Ein Schenkelhalsbruch war früher der sichere Weg zum Tod. Der Kranke musste liegen und bekam schließlich eine Lungenentzündung, an der er verstarb. Da halfen keine Gebete und Sterbesakramente. Als ich auf die Operation vorbereitet wurde, hatte ich Ängste. Ich wusste ja, dass es eine Risikooperation sein wird. Worauf vertraute ich: Auf die moderne Technik und das Geschick des Operationsteams oder auf Gott? Früher starben die Patienten trotz Gebet und Gottvertrauen, heute wird den Menschen durch Menschen geholfen. Wozu ist Gottvertrauen und Gebet überhaupt nützlich?
Der Unfall war für mich mehr als peinlich. Am 9. 11. 19 hatte ich ja unser erstes Gruppentreffen angesetzt, das ich mit 200 Flyer bewerben wollte. Plötzlich war ich weg vom Fenster. Ich hatte keinen Zugriff auf meinen Computer, das Werbematerial war zum Glück noch nicht verteilt. Dann erschien am Handy die Meldung, dass die Simkarte überlastet ist. Irrtümlich löschte ich die in Verwendung stehenden Kontakte. So war ich sang und klanglos in die Versenkung verschwunden und hatte zwei Monate hindurch keinen Kontakt zur Außenwelt. Das Alles schaffte Verwirrung, wofür ich mich hiermit bei meinen Lesern entschuldige.

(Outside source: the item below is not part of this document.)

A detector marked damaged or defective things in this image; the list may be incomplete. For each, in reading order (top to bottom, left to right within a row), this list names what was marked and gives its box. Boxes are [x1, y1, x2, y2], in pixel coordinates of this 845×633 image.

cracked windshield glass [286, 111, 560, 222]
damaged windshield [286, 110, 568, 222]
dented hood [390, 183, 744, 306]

Gläubige Menschen sagen, dass auch die größten Kirchenfeinde fromm werden, wenn sie dem Tod ins Angesicht sehen. Es stimmt. Meine Operation war ein großes Risiko. Aber ich hatte keinen Augenblick das Verlangen, zu Gott zu beten. Die Behauptung, dass alle im Angesicht des Todes zu Gott zurückfinden, ist entweder frommes Wunschdenken oder Propaganda. Auch in den Tagen nach der Operation dachte ich viele Stunden über das Sterben nach. Das einzige, was für uns maßgeblich ist, sind die Naturgesetze. Wenn ein Blitz einschlägt, entstehen Folgen. Als der Samen meiner Eltern sich vereinigten, entstand ich zwangsläufig. Es war aber für mich ein riesiger Glücksfall, vielleicht auch ein riesiges Pech, dass gerade diese Konstellation eingetreten war. Zufälle begleiten mich mein ganzes Leben. Sie können erfreulich oder unerfreulich sein. Das Einzige, was ich tun kann, ist, die jeweilige Situation zur Kenntnis zu nehmen. Das Wertvollste an meinem Unfall war, dass ich wieder einmal lernte, die Tatsachen, die mein Leben bestimmen, zustimmend zur Kenntnis zu nehmen.